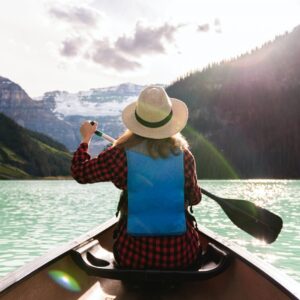 a woman paddling a boat in the lake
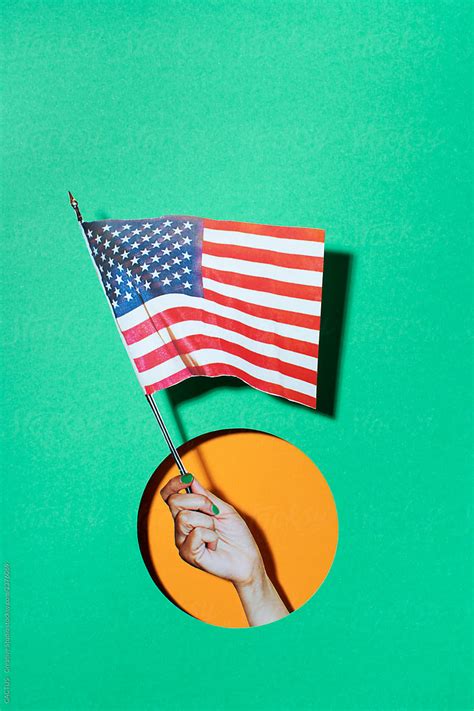 Hand Holding A Usa Flag By Stocksy Contributor CACTUS Creative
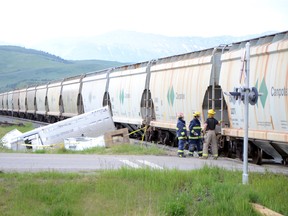 A driver suffered minor injuries and a horse is dead after a train collided with a truck and trailer in Lundbreck on the evening of Saturday, June 7, 2014. John Stoesser photo/QMI Agency.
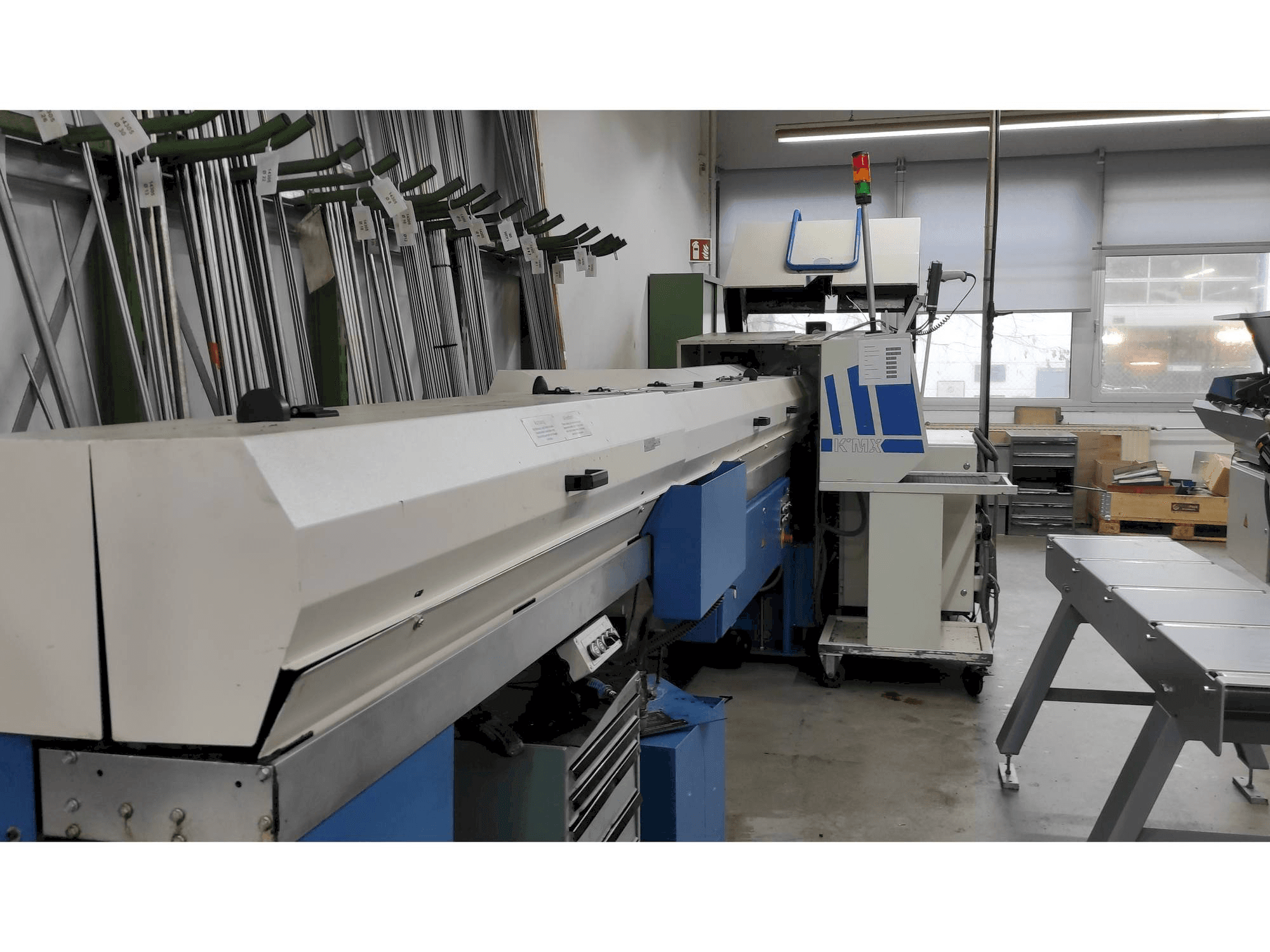 Вид станка Manurhin KMX 226 with FMB bar loader слева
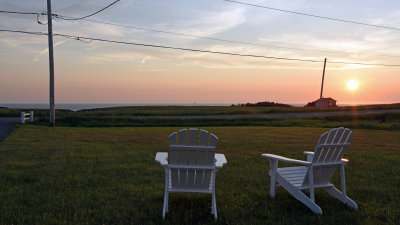 A pair of Adirondack chairs and a sunset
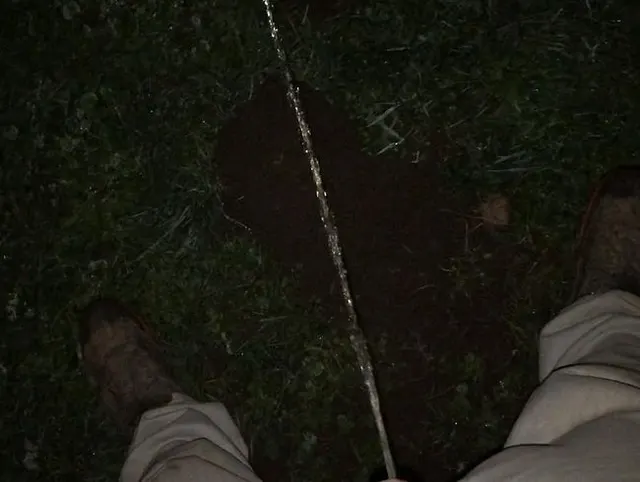 Pissen auf Erdhügel im Dunklen
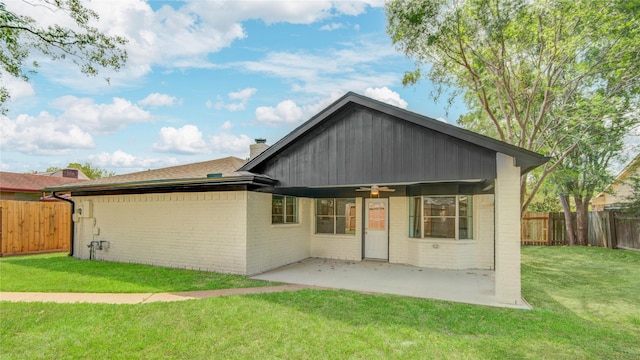 4614 Wee Lassie Ln, Houston, TX 77084 - back of property with brick siding, a ceiling fan, a patio area, and a chimney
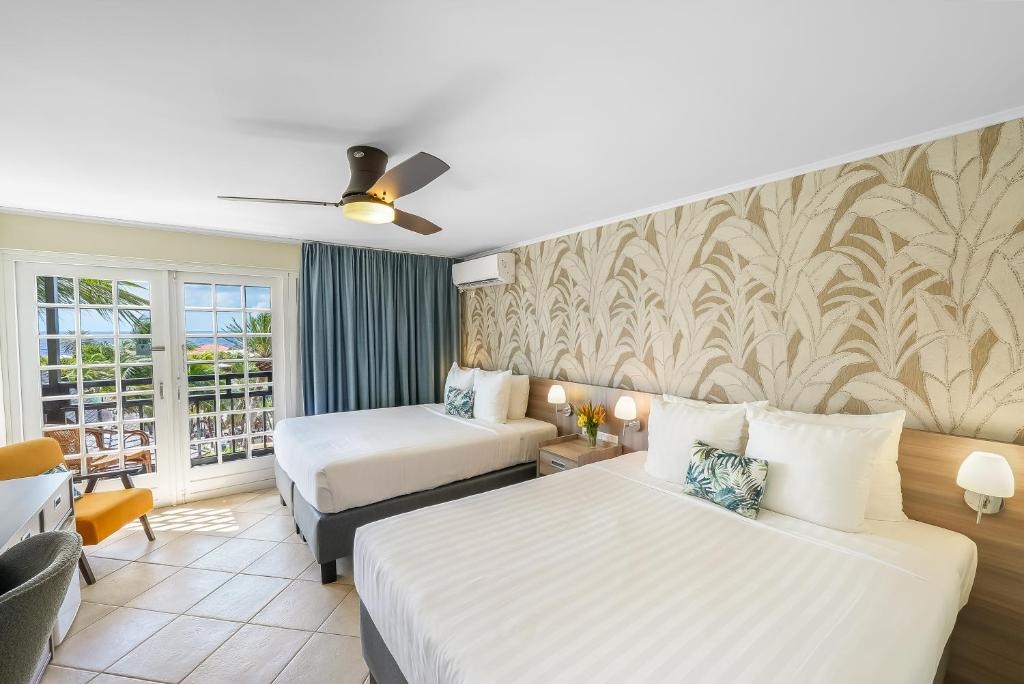 LionsDive Beach Resort  Rooms  Rooms Image 10 10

------------------------------------

**Your objective**
Nothing is needed beyond an exact transcription of the lines from the one containing "Вид станка Manurhin" to the end of the entries above, with the pictures omitted.

**Task response**
 Вид станка Manurhin KMX 226 with FMB bar loader слева
 A pair of Adirondack chairs and a sunset
 Pissen auf Erdhügel im Dunklen
 4614 Wee Lassie Ln, Houston, TX 77084 - back of property with brick siding, a ceiling fan, a patio area, and a chimney
 LionsDive Beach Resort  Rooms  Rooms Image 10 10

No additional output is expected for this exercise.